▶ EXERCISE AIM
From the passage on the Despard Plot, reproduce word for word the portion starting with "The Despard Plot" and going on through "Battle of Trafalgar.".

** Start of SELECTION **

= Despard Plot =

1802 conspiracy to kill King George III

Etching by Barlow (based on sketch taken at trial)

The Despard Plot was a failed 1802 conspiracy by British revolutionaries led by Colonel Edward Marcus Despard, a former army officer and colonial official. Evidence presented in court suggested that Despard planned to assassinate the monarch George III and seize key strong points in London such as the Bank of England and Tower of London as a prelude to a wider uprising by the population of the city. The British Government was aware of the plot five months before the scheduled date of attack, but waited to arrest to gain enough evidence. One week before the scheduled attack, Despard and his co-conspirators were arrested at the Oakley Arms pub in Lambeth on suspicion of plotting an uprising. Despard's execution on 21 February 1803 was attended by a crowd of around 20,000, the largest public gathering until the funeral of Lord Nelson two years later following the Battle of Trafalgar.

** End of SELECTION **
** Start of PROVIDED INFORMATION **

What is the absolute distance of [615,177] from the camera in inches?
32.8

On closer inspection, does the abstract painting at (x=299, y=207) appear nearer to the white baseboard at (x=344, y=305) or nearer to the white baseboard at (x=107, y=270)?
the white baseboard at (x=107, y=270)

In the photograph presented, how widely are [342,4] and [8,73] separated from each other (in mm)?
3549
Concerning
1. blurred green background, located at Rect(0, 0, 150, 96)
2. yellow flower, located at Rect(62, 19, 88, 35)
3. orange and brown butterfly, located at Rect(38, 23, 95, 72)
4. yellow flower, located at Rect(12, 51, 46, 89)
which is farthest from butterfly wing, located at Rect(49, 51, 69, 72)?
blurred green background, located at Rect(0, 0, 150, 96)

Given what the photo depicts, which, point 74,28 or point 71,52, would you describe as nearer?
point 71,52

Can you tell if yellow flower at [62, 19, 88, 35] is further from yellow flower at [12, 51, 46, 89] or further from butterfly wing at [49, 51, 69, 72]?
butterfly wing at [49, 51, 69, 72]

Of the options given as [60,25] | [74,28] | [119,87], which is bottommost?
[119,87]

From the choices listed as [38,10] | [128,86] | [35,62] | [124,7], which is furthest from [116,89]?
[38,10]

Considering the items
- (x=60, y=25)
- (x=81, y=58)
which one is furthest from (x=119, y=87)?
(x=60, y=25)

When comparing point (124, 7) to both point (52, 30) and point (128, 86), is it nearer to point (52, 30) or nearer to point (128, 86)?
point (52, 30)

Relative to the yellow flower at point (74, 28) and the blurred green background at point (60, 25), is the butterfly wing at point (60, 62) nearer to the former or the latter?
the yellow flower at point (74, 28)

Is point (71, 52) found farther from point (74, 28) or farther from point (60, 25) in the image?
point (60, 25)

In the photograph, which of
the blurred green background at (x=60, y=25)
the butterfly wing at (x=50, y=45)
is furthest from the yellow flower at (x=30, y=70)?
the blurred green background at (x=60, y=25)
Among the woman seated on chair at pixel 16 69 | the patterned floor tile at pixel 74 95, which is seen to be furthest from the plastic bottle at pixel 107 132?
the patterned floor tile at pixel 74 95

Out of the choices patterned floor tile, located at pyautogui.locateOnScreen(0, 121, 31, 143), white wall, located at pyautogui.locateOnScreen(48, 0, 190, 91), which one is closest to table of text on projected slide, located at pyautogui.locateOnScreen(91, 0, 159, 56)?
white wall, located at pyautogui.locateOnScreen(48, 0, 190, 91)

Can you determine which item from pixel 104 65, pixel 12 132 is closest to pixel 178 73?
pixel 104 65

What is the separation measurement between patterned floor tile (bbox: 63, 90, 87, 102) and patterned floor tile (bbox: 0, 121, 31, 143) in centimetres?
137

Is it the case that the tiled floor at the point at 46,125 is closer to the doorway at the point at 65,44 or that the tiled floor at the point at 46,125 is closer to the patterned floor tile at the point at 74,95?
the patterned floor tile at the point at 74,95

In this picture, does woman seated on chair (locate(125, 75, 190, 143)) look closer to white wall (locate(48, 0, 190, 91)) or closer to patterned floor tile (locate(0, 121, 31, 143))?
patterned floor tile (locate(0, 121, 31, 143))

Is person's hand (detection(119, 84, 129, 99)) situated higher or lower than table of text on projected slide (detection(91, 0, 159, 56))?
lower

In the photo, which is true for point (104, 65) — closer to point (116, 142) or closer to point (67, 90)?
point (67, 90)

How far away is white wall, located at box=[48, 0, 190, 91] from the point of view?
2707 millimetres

** End of PROVIDED INFORMATION **

▶ EXPECTED ANSWER
The Despard Plot was a failed 1802 conspiracy by British revolutionaries led by Colonel Edward Marcus Despard, a former army officer and colonial official. Evidence presented in court suggested that Despard planned to assassinate the monarch George III and seize key strong points in London such as the Bank of England and Tower of London as a prelude to a wider uprising by the population of the city. The British Government was aware of the plot five months before the scheduled date of attack, but waited to arrest to gain enough evidence. One week before the scheduled attack, Despard and his co-conspirators were arrested at the Oakley Arms pub in Lambeth on suspicion of plotting an uprising. Despard's execution on 21 February 1803 was attended by a crowd of around 20,000, the largest public gathering until the funeral of Lord Nelson two years later following the Battle of Trafalgar.